Third, Mesh companies tend to take a systems approach to managing “stuff,” something traditional companies and value chains haven’t done, or done well. That drives companies to look beyond their products to the larger system within which they operate, including where things come from and where they go when no longer needed. Inevitably, they look for ways to optimize that value chain, cutting out waste and inefficiency.

All of which affects product design — material choices, of course, but also how products are made: more durable, flexible, reparable, and sustainable. A shared bicycle not only needs to last longer to get higher utilization, but must accommodate a broad range of customers, from tall skinny people to short portly ones, not to mention a variety of terrains and climate. “If you’re interacting with your car on a regular basis the way you interact with, say, iTunes, it’s an entirely different relationship,” says Gansky. “That informs design, that informs waste, that informs sustainability.”

“Earth,” she likes to say, “is the ultimate share platform.”

The potential here goes well beyond simply reinventing existing systems of commerce. Gansky envisions developing economies leapfrogging directly to Mesh models of sharing, without first experiencing the ownership society, much the way they have gone directly to mobile phones without ever building landlines.
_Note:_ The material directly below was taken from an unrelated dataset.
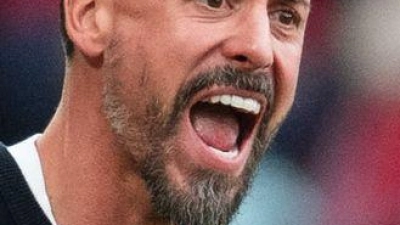 Augsburg-Trainer Sandro Wagner ist in dieser Saison bereits dreimal verwarnt worden. (Archivfoto) (Foto: Marius Becker/dpa)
There’s a lot more to the Mesh, and I strongly encourage you to read the book, as I think there is something extraordinary going on here for both startup and incumbent players. The Mesh represents a brave new marketplace where consumers rule and business models are turned topsy-turvy. Where innovation and inspiration collide to create greener, cooler products and services that are high in value and values. And where disparate communities form, if only for an instant, to ignite companies and markets.